Topics on nonparametric calibration, kernel ridge regression imputation\\ and nonparametric propensity score estimation

Wang, Hengfang
Major Professor
Jae Kwang Kim
Committee Member
Journal Title
Journal ISSN
Volume Title
Research Projects
Organizational Units
Organizational Unit
Journal Issue

This dissertation focuses on statistical issues arising in survey data and item nonresponse. In particular, it covers topics on nonparametric calibration in survey data, kernel ridge regression imputation and density ratio estimation in propensity score approach.

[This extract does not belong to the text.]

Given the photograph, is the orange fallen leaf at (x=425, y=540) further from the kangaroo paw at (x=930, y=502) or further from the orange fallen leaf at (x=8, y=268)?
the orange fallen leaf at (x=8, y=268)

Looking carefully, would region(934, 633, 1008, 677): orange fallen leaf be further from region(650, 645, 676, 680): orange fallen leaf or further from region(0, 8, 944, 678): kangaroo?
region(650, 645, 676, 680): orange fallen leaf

The first project is about nonparametric calibration in survey sampling. Estimation of a finite population mean or total is important in survey sampling. Calibration estimation is a popular method to address this issue by adjusting the sampling weights to match the unknown population totals of auxiliary variables. When the auxiliary vairbales are observed for all units in the finite population, one can apply the model calibration using the working outcome model. Traditional parametric calibration approach might not be robust in practice. We develope a nonparametric calibration method employing infinite-dimensional reproducing kernel Hilbert space (RKHS) that does not require an explicit outcome model. Under mild assumptions, the proposed calibration estimator attains the Godambe-Joshi lower bound asymptotically.

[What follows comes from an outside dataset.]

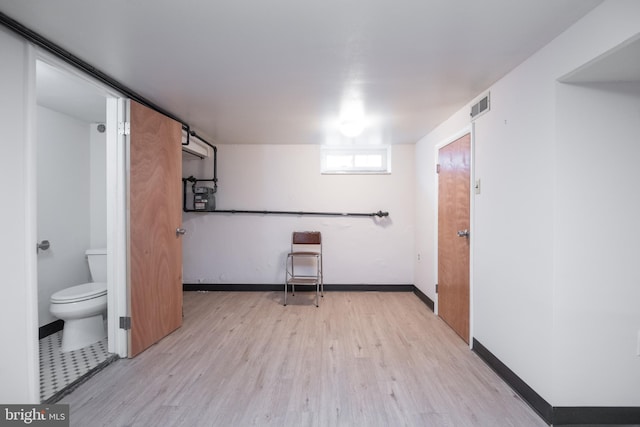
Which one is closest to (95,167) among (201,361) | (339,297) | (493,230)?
(201,361)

The second project is about handling missing data using kernel ridge regression method. Missing data is frequently encountered in practice. In some cases, missingness is planned to reduce the cost or the response burden. Ignoring the cases with missing values can lead to misleading results. To avoid the potential problem with missing data, imputation is commonly used. Kernel Ridge Regression (KRR) is a modern nonparametric regression technique based on the theory of Reproducing Kernel Hilbert Space, which enjoys the model robustness. We consider such method to imputation. Specifically, we establish the root-n consistency of the KRR imputation estimators and show that it is optimal in the sense that it achieves the lower bound of the semiparametric asymptotic variance. We further consider propensity score weighting method using kernel ridge regression and discuss its asymptotic properties.

The third project is about propensity score estimation using density ration function approach. The propensity score approach is also a popular tool for handling item nonresponse. The propensity score is often developed using the model for the response probability. In practice, regression models for binary response, e.g., logistic regression, can be utilized to model the response probability given the observed auxiliary information. An inverse probability weighting estimator can then be constructed to get an unbiased estimation of the target parameter. We consider an alternative approach of estimating the inverse of the propensity scores using density ratio function. Density ratio estimation can be obtained by applying the maximum entropy method which uses the Kullback-Leibler distance measure. By including the covariates for the outcome regression models only into the density ratio model, we can achieve efficient propensity score estimation. We further extend the proposed approach to handling the multivariate missing case.